AdaSeq: A Comprehensive Library for Sequence Understanding Models
Introduction
AdaSeq, developed by Alibaba Damo Academy, is a versatile and user-friendly library designed to empower researchers and developers in building advanced models that comprehend various sequence data. It's hosted on ModelScope, a platform known for model development, and supports an array of tasks such as part-of-speech tagging, named entity recognition, entity typing, and relation extraction.
Key Features
Plentiful Models: AdaSeq provides a wide range of cutting-edge models and training methods. This makes it a rich resource for anyone working on sequence understanding tasks.
State-of-the-Art Performance: The library aims at delivering top-tier implementations that outperform other existing frameworks, enhancing the performance of the models significantly.
User-Friendly: With a simple command, users can access the best-performing models without the need for complex configurations, making the library extremely accessible.
Extensible: AdaSeq is designed to be flexible. Users can register new modules or assemble predefined ones to create custom sequence understanding models, broadening its applicability across different domains and tasks.
Important Updates
- AdaSeq's team received the Best Paper Award at SemEval 2023 for their U-RaNER paper.
- They achieved first place in nine tracks at SemEval 2023 for the task of Multilingual Complex Named Entity Recognition.

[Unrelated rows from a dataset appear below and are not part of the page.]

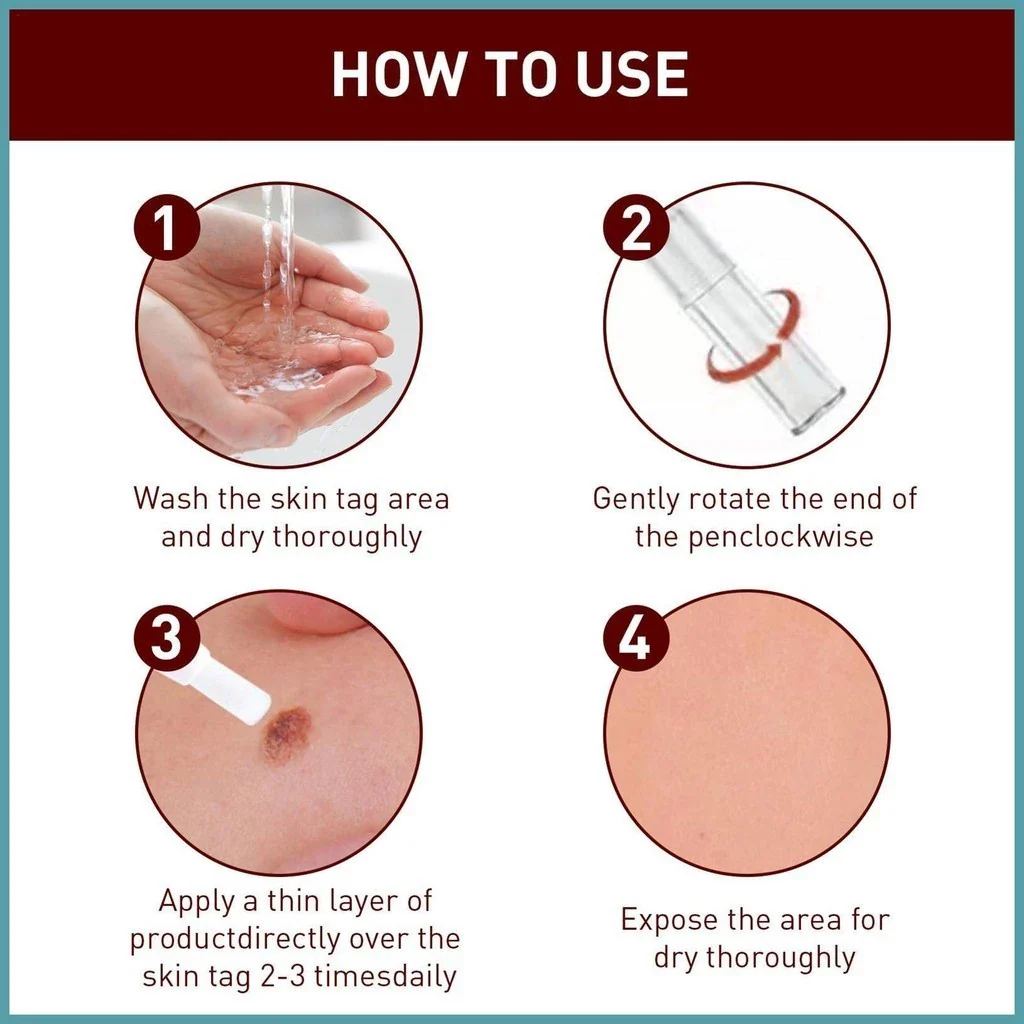 HOW TO USE

1

Wash the skin tag area and dry thoroughly

2

Gently rotate the end of the penclockwise

3

Apply a thin layer of productdirectly over the skin tag 2-3 timesdaily

4

Expose the area for dry thoroughly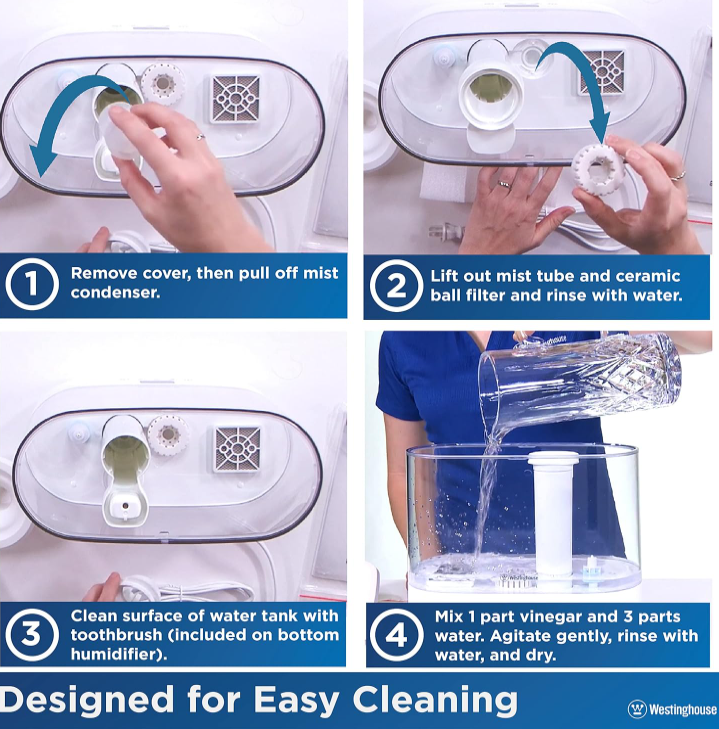 1 Remove cover, then pull off mist condenser.

2 Lift out mist tube and ceramic ball filter and rinse with water.

3 Clean surface of water tank with toothbrush (included on bottom humidifier).

4 Mix 1 part vinegar and 3 parts water. Agitate gently, rinse with water, and dry.

Designed for Easy Cleaning

Westinghouse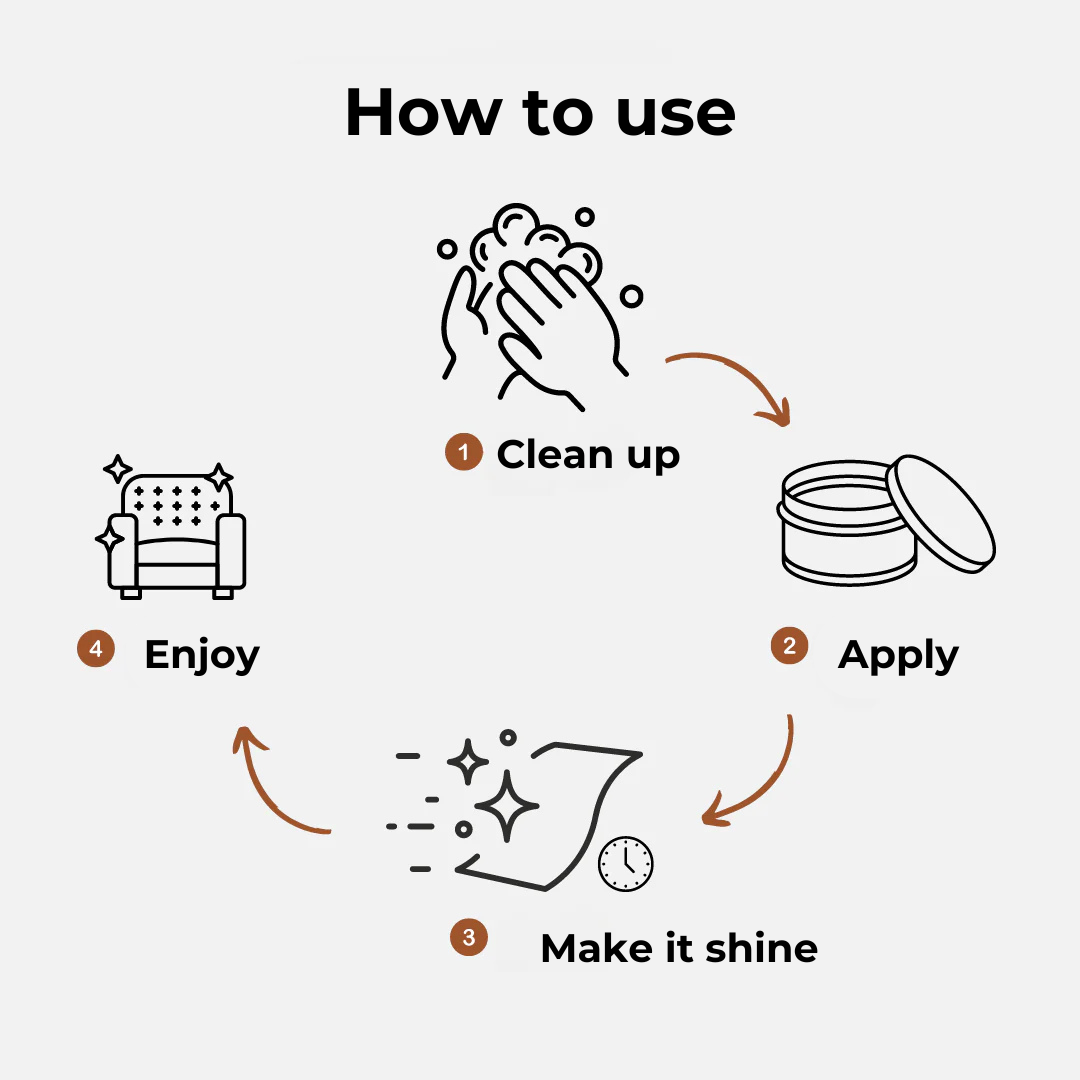 How to use

1 Clean up

2 Apply

3 Make it shine

4 Enjoy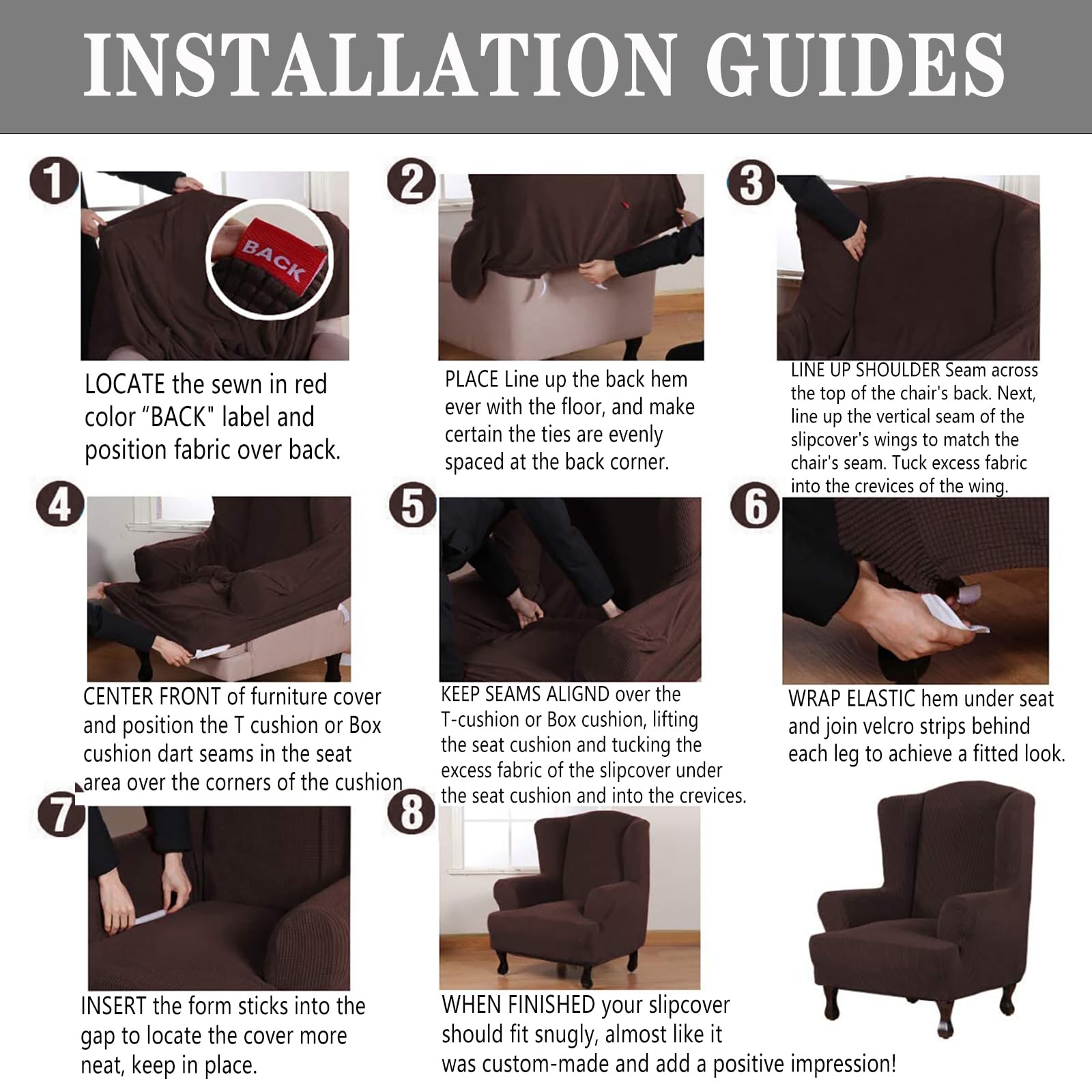 INSTALLATION GUIDES

1

BACK

LOCATE the sewn in red color “BACK" label and position fabric over back.

2

PLACE Line up the back hem ever with the floor, and make certain the ties are evenly spaced at the back corner.

3

LINE UP SHOULDER Seam across the top of the chair's back. Next, line up the vertical seam of the slipcover's wings to match the chair's seam. Tuck excess fabric into the crevices of the wing.

4

CENTER FRONT of furniture cover and position the T cushion or Box cushion dart seams in the seat area over the corners of the cushion

5

KEEP SEAMS ALIGND over the T-cushion or Box cushion, lifting the seat cushion and tucking the excess fabric of the slipcover under the seat cushion and into the crevices.

6

WRAP ELASTIC hem under seat and join velcro strips behind each leg to achieve a fitted look.

7

INSERT the form sticks into the gap to locate the cover more neat, keep in place.

8

WHEN FINISHED your slipcover should fit snugly, almost like it was custom-made and add a positive impression!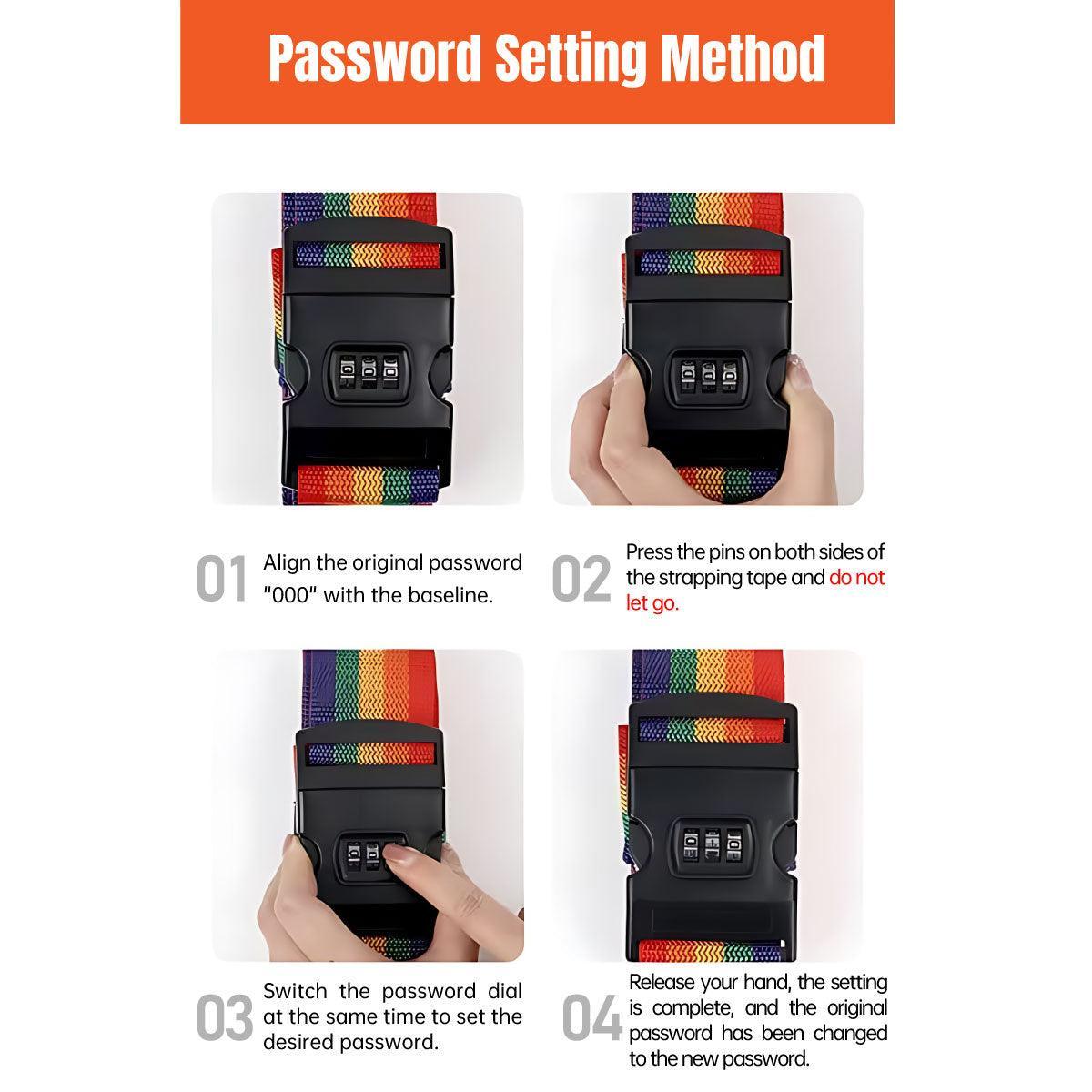 Password Setting Method

01 Align the original password "000" with the baseline.

02 Press the pins on both sides of the strapping tape and do not let go.

03 Switch the password dial at the same time to set the desired password.

04 Release your hand, the setting is complete, and the original password has been changed to the new password.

- The library includes several performance-enhancing models presented at EMNLP 2022, such as the Retrieval-augmented Multimodal Entity Understanding Model (MoRe) and the Unsupervised Boundary-Aware Language Model (BABERT).
Quick Experience
AdaSeq offers online demos that allow users to experience their models, such as English and Chinese Named Entity Recognition (NER) and Chinese Word Segmentation (CWS). These demos are accessible via ModelScope, showcasing the library's capabilities across different languages and domains.
Model and Dataset Zoo
AdaSeq houses a range of supported models including:
- Transformer-based CRF
- Retrieval Augmented NER
- Biaffine NER
- Multi-label Entity Typing
The library also maintains a collection of datasets specifically gathered for sequence understanding tasks, providing a substantial foundation for model training and evaluation.
Installation
AdaSeq requires Python 3.7 or later, PyTorch 1.8 or higher, and ModelScope 1.4 or newer for smooth operation. It can be installed easily via pip or from source for those who prefer direct integration.
Installation via pip:
pip install adaseq
Installation from source:
git clone https://github.com/modelscope/adaseq.git
cd adaseq
pip install -r requirements.txt -f https://modelscope.oss-cn-beijing.aliyuncs.com/releases/repo.html
Tutorials and Learning Resources
AdaSeq provides a series of tutorials catering to both beginners and advanced users, covering topics from basic setup instructions to advanced techniques like hyperparameter optimization and multi-GPU training. These resources are designed to enhance user experience and improve their ability to utilize the library efficiently.
Contributing and License
The AdaSeq project encourages contributions from the community to continually enhance its features and usability. The project is open-source, licensed under the Apache License Version 2.0, ensuring broad access and collaborative development opportunities.